Lorsque des symptômes de mésintelligence se manifestèrent entre la France et le sultan de Maroc, l’Angleterre joua un nouveau rôle. Le gouverneur de Gibraltar, qui venait de fournir des armes à Abd-el-Kader, en fournit à Muley-Abderraman, mit des ingénieurs à la disposition du pacha de Tanger pour réparer les fortifications de cette place, promit d’arrêter à sa source toute tentative hostile de la France, et tint le pacha de Tanger au courant de toutes les nouvelles qui l’intéressaient. Le brick de guerre en station à Gibraltar est encore en mouvement pour le service de cette précieuse correspondance.

Les premières négociations régulières de la France avec le Maroc datent du règne de Muley-Ismaïl. Sous son successeur, Sidi-Mohammed, les négociations de la France et du Maroc obtinrent, mais difficilement, quelques résultats. Les préliminaires furent réglés, en 1766 par l’entremise d’un négociant français établi à Saffi, M. J.-J. Salva ; le comte de Breugnon se rendit ensuite sur les lieux pour conclure ; Les ratifications ne furent échangées que deux ou trois ans plus tard.
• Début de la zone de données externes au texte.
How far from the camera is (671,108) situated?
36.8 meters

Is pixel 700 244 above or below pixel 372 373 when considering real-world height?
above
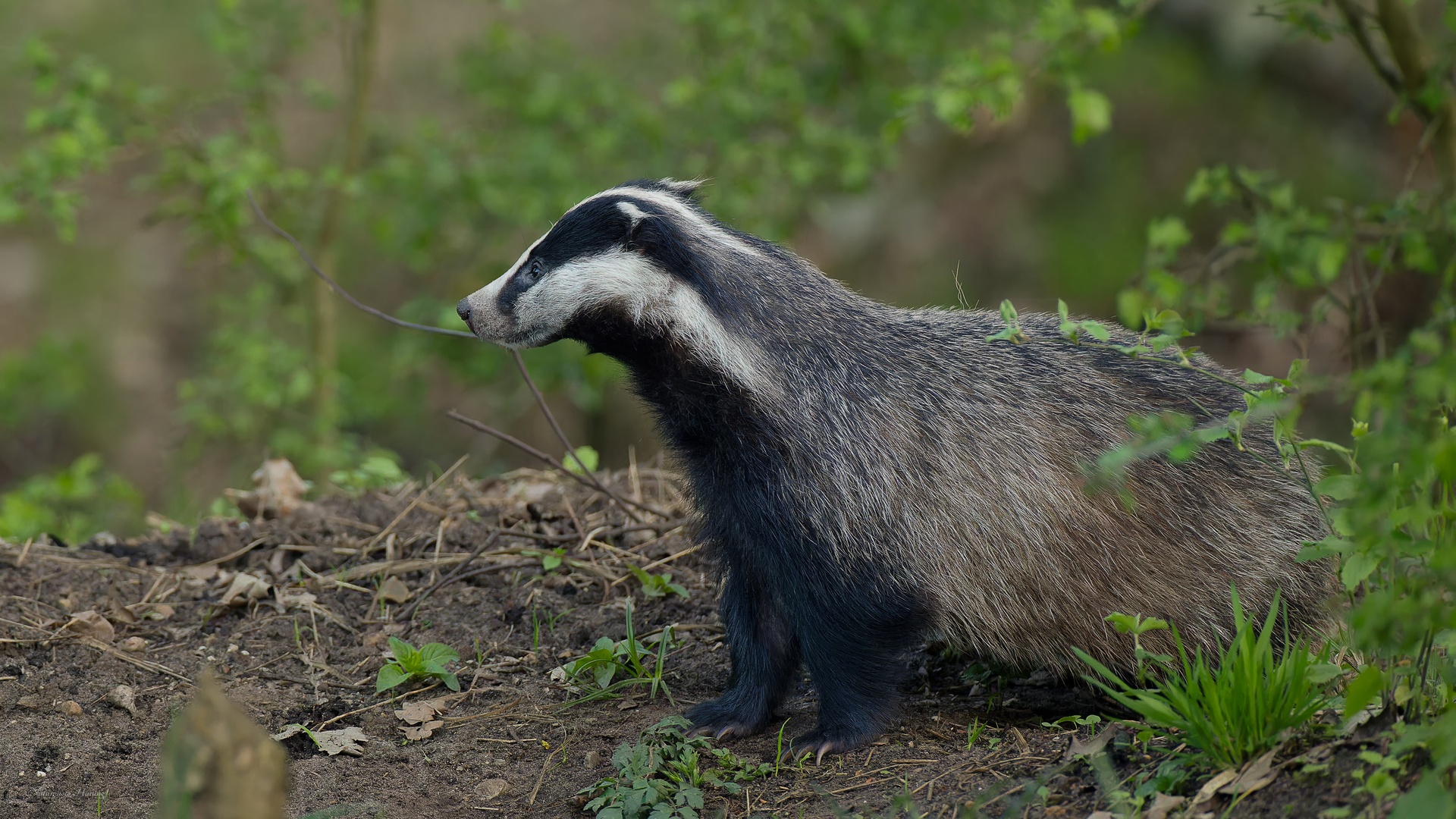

M. de Mornay, en renouvelant ce traité, il y a quelques années, semble y avoir introduit des clauses nouvelles et plus favorables ; mais des articles supplémentaires et exceptionnels détruisent malheureusement l’effet des clauses fondamentales. En effet, il n’a pu garantir le commerce français des variations, des entraves et des vexations, qui, jointes à la concurrence, à l’incapacité ou à la déloyauté de certains agens ont fini par l’expulser du Maroc. Aujourd’hui, sur une côte de deux cents lieues, dont les productions conviennent à l’industrie française, et où les produits de cette industrie trouveraient de nombreux débouchés, on ne compte plus que deux établissemens français. Les négocians de Marseille, au lieu d’imiter

  1. En fait c’est le caïd de Tétouan, et non le sultan actuel, qui a commis envers M. Douglas l’insulte dont il est parlé. (Erratum de la page 900.)